Code for Creating perfect step:
h=ones(1,numel(havg_40s1)); %height=1mm
h(1:81)=-0.038;
h(82:end)=1.002; %or 1.0143
figure;
plot(xavg_40s1,havg_40s1,'k.-', 'linewidth',1.5, 'markersize',16);
hold on
plot(xavg_40s1,h,'.-r','linewidth',1.5,'markersize',12);
Code using convolution approach:
Function:
function d=fit_step(param,h,x,y)
A=param(1);
mu=param(2);
sigma=param(3);
d=conv(h,A*exp(-((x-mu)/sigma).^2),'same')-y;
end
main code:
param1=[0.2247 8.1884 0.0802];
step_coff=lsqnonlin(@fit_step,param1,[],[],[],h,dx_40s1,havg_40s1);
% Plot the original and experimental data.

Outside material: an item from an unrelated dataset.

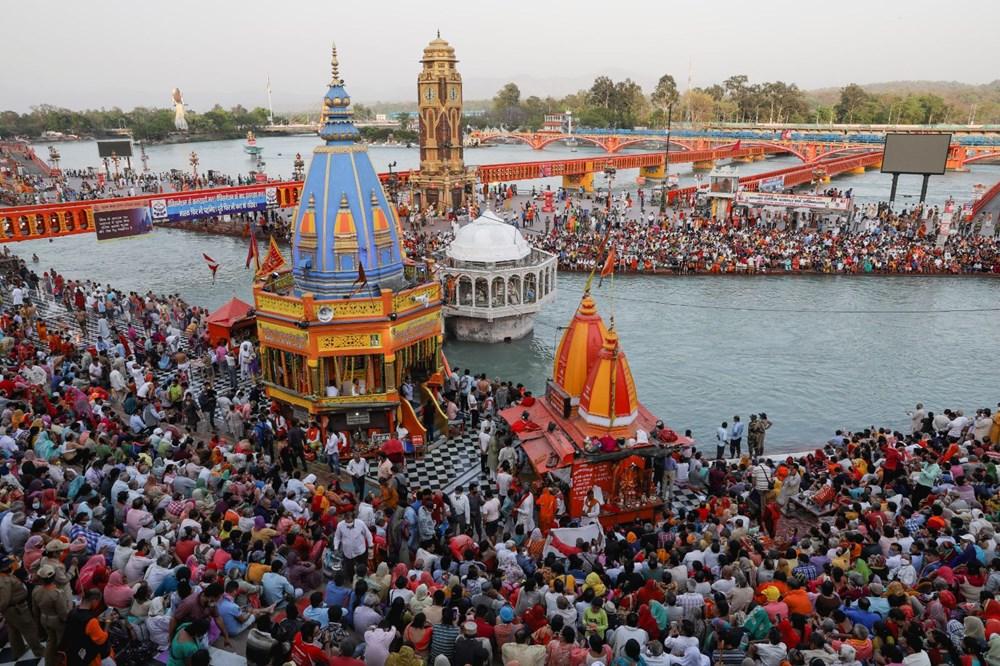 Hacılar Ganj Nehri'nde yıkandı: Hindistan'da günlük vaka sayısı rekor kırdı - 7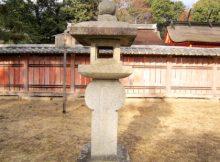 織部型石燈籠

step_new = conv(h,step_coff(1)*exp(-((dx_40s1-step_coff(2))/step_coff(3)).^2),'same');
figure;
plot(xavg_40s1,havg_40s1,'.-r',xavg_40s1,step_new,'.-b');
This is close but edge of step has been shifted plus corners are looking sharper than measured step.
Could someone please help me out the best way to fit a step function or any suggestion to improve the code??
Attached are the images of the measured step and fitted curve.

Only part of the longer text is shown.